### [Exercise directions]
Beginning with the line containing "Which is furthest from (402,729), given" and ending with the last line, repeat the records exactly.

* Begin *

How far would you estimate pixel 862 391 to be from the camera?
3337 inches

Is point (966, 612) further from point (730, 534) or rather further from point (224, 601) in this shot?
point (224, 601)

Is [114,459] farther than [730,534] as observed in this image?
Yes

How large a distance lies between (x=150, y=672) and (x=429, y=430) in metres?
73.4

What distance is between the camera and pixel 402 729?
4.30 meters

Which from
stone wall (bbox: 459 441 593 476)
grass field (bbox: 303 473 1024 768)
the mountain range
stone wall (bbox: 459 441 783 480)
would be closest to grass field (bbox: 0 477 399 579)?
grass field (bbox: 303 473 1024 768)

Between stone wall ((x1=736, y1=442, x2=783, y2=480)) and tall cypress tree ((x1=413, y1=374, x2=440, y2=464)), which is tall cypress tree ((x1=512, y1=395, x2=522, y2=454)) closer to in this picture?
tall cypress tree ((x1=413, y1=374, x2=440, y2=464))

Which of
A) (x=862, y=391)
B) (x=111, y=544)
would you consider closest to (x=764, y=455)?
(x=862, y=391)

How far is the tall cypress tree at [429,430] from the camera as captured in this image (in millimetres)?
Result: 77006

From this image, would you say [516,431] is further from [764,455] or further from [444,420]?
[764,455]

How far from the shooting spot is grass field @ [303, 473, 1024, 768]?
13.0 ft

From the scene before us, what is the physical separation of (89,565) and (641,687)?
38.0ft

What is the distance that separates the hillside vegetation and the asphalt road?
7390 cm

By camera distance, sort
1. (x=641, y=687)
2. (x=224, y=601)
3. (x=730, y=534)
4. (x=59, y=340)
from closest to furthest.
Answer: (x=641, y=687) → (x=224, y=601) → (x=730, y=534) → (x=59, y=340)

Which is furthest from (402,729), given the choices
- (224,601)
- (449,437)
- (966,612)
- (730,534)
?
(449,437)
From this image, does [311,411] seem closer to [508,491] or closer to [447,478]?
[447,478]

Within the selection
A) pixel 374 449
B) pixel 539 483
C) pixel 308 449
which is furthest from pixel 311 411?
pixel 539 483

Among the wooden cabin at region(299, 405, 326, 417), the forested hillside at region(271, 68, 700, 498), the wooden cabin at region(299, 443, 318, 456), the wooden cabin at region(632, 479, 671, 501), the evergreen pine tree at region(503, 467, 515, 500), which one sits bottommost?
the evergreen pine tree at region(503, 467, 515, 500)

* End *

### [Solution below]
Which is furthest from (402,729), given the choices
- (224,601)
- (449,437)
- (966,612)
- (730,534)
?
(449,437)
From this image, does [311,411] seem closer to [508,491] or closer to [447,478]?
[447,478]

Within the selection
A) pixel 374 449
B) pixel 539 483
C) pixel 308 449
which is furthest from pixel 311 411?
pixel 539 483

Among the wooden cabin at region(299, 405, 326, 417), the forested hillside at region(271, 68, 700, 498), the wooden cabin at region(299, 443, 318, 456), the wooden cabin at region(632, 479, 671, 501), the evergreen pine tree at region(503, 467, 515, 500), which one sits bottommost?
the evergreen pine tree at region(503, 467, 515, 500)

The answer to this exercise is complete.